When they hear about my new lifestyle, most people ask, "Well, what do you eat then?" I sometimes think in reply, "I know exactly what I am not eating, and I know exactly what I am not feeding my family."

Which leads me back to those holiday meals. How many of us would willingly stand in line at the grocery store to pay for a cart full of contaminated food? How many of us would buy a box labeled "New Flavor" Diabetes, "Fat Free" Cancer or "Better Tasting" Heart Disease? How many of us would knowingly choose produce sprayed with poison and then bring it home and cook it up for our kids? No one. Except that we do. We all do. When we are not aware of what we are buying or where it comes from, we are taking a great risk, embarking on a grand scientific experiment, unwittingly inviting unwanted guests to our family table.

Environmentally, we are also inviting disaster. The soil our lives depend on is fast growing depleted from growing only one kind of crop. Genetically modified organisms are doing untold damage to neighboring non-GMO crops, grasslands and forests. Factory-farmed animals leave slurry ponds and disease in their wake. But the equation remains simple: Modified seed is planted in depleted soil, pests ensue, pesticide is applied, product is fed to cow, cow gets sick, cow get antibiotics, human eats cow, pesticide, antibiotics and genetically modified bacteria, human gut ceases to function normally, human gets sick, doctor applies pharmaceutical to the symptoms, human continues eating as usual. Repeat.

Sometimes when I jump up on my whole, organic-foods soapbox, folks get defensive. They tell me that organic food is too expensive. Some think I'm a food snob. Some say they have no will power. Others say it isn't convenient.
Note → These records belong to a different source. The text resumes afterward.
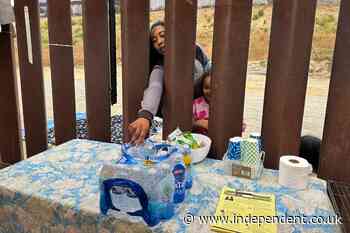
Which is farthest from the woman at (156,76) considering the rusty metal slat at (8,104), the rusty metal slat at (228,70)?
the rusty metal slat at (8,104)

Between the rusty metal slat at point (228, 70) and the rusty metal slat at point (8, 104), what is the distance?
1342 mm

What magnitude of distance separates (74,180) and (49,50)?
96 centimetres

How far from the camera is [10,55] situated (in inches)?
77.0

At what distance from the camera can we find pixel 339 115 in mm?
1342

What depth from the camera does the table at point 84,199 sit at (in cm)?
95

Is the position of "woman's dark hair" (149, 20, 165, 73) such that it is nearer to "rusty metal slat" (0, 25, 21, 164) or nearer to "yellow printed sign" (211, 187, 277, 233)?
"yellow printed sign" (211, 187, 277, 233)

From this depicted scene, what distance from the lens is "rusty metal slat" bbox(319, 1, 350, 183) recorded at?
1.27m

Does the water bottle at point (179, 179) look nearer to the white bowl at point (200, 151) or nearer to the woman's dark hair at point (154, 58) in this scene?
the white bowl at point (200, 151)

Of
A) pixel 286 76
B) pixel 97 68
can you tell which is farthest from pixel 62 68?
pixel 286 76

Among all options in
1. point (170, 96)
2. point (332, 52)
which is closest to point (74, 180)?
point (170, 96)

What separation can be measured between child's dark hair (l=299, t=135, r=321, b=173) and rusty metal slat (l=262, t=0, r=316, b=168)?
0.64ft

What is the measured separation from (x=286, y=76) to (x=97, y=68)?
101 centimetres

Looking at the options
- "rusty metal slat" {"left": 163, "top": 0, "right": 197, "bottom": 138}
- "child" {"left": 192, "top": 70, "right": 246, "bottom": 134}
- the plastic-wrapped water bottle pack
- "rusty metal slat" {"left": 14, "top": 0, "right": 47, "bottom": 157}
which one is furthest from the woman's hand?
"rusty metal slat" {"left": 14, "top": 0, "right": 47, "bottom": 157}

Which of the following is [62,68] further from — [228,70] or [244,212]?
[244,212]
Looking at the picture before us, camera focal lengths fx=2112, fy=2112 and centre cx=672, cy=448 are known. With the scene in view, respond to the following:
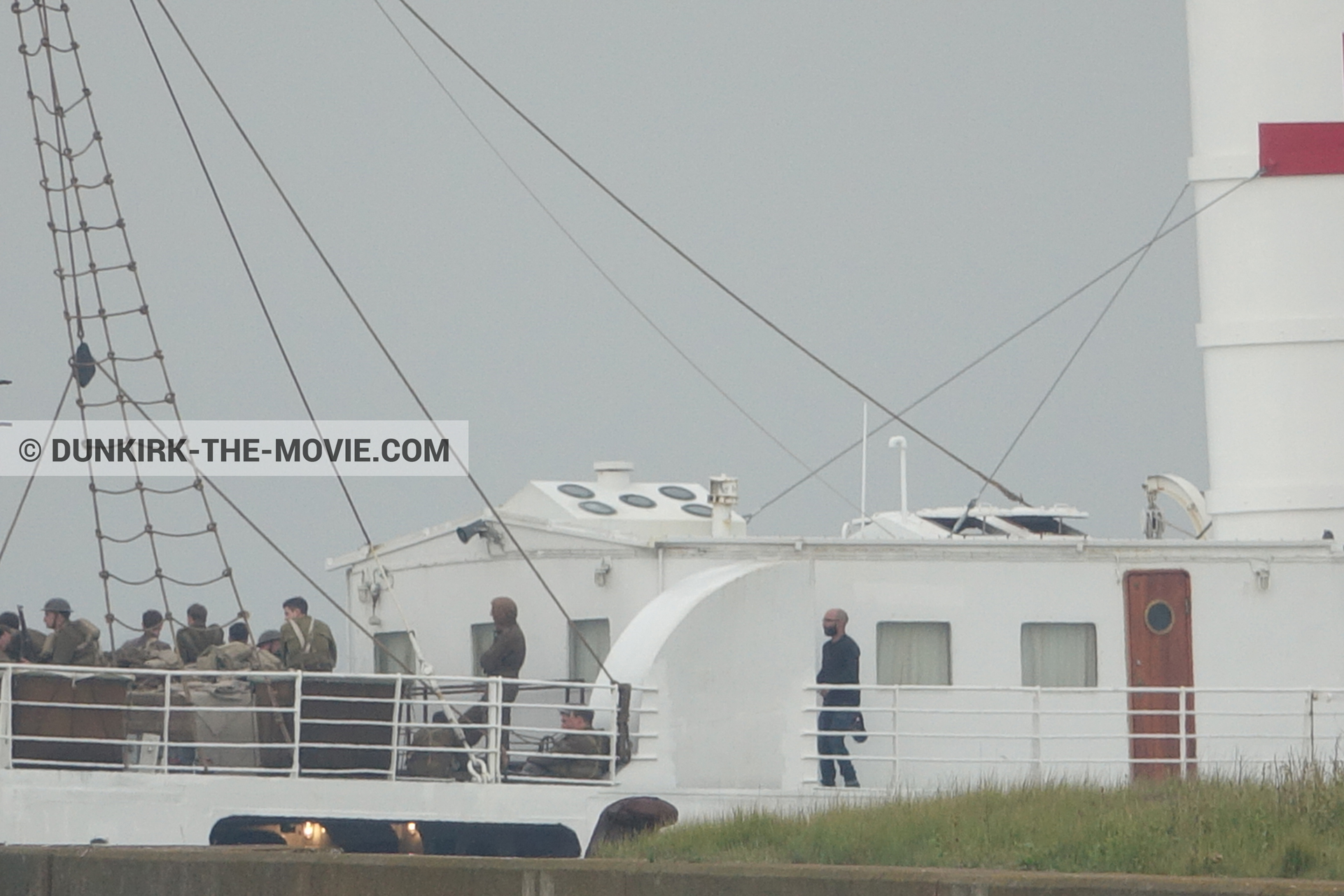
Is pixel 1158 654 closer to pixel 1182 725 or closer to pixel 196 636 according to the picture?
pixel 1182 725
Some say that while they are alive, they want to live happy and that means eating whatever they want. Still others knowingly purchase food laden with allergens and pesticide and consume it anyway, shrugging it off with a little bit of apathy, burdened by the weight of the unusable toxic dung heap while the stockholders of Big Pharma and Big Ag continue to reap the rewards.

America is not a healthy country. Little kids are being diagnosed with diabetes. Almost 40 percent of us are obese. It is now nearly a given to be diagnosed with cancer, yet we remain light-years behind in understanding our bodies and our intrinsic connection to the food we eat and the way it is grown, harvested and consumed.

I don't believe that we can put a price on our health. Our health is an investment that either grows or depreciates over time, and the responsibility lies on our dinner plates.

In order to move toward more sustainable health we need to understand the connection between our bodies and the land. Cheaper food is not always better. Unlabeled food is not always safer. Our bodies tell our stories, and I have heard my daughter's story loud and clear.

The transition has not been easy, and yes, I will be tempted by the holiday toffee. But the fact remains that in raising the bar on health and making conscious food choices, I am setting an example for my family and putting good health before my sweet tooth.

This holiday season, I invite you to embark on a different type of experiment. I invite you to be aware of who and what is coming to dinner. I invite you to create meals made out of whole ingredients that are free from toxins, harmful additives and potential allergens. I invite you to care for your family with the food you make and to make your health, and your family's health, a priority.